▼▼▼
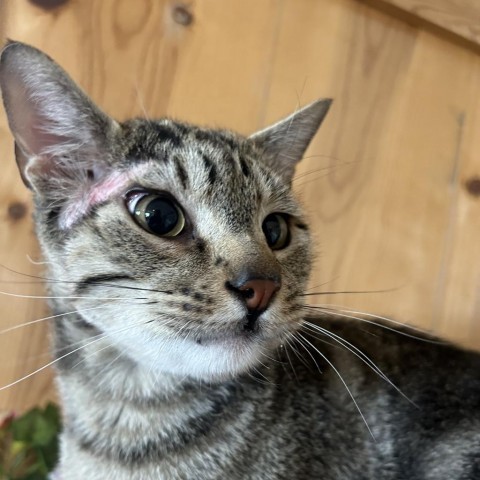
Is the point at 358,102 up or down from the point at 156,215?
up

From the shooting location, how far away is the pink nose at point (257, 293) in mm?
802

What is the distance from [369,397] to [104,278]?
508mm

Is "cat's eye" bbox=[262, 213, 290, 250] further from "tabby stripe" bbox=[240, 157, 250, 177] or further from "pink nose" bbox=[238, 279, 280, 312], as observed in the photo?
"pink nose" bbox=[238, 279, 280, 312]

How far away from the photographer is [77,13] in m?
1.41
▲▲▲
Given instruction:
Could you give again exactly the lines from the line containing "From the shooting" through the final line of the data above, and no others?

Expected answer:
From the shooting location, how far away is the pink nose at point (257, 293) in mm?
802

What is the distance from [369,397] to [104,278]?
508mm

Is "cat's eye" bbox=[262, 213, 290, 250] further from "tabby stripe" bbox=[240, 157, 250, 177] or further from "pink nose" bbox=[238, 279, 280, 312], as observed in the photo?
"pink nose" bbox=[238, 279, 280, 312]

How far away from the photographer is [77,13] in m?
1.41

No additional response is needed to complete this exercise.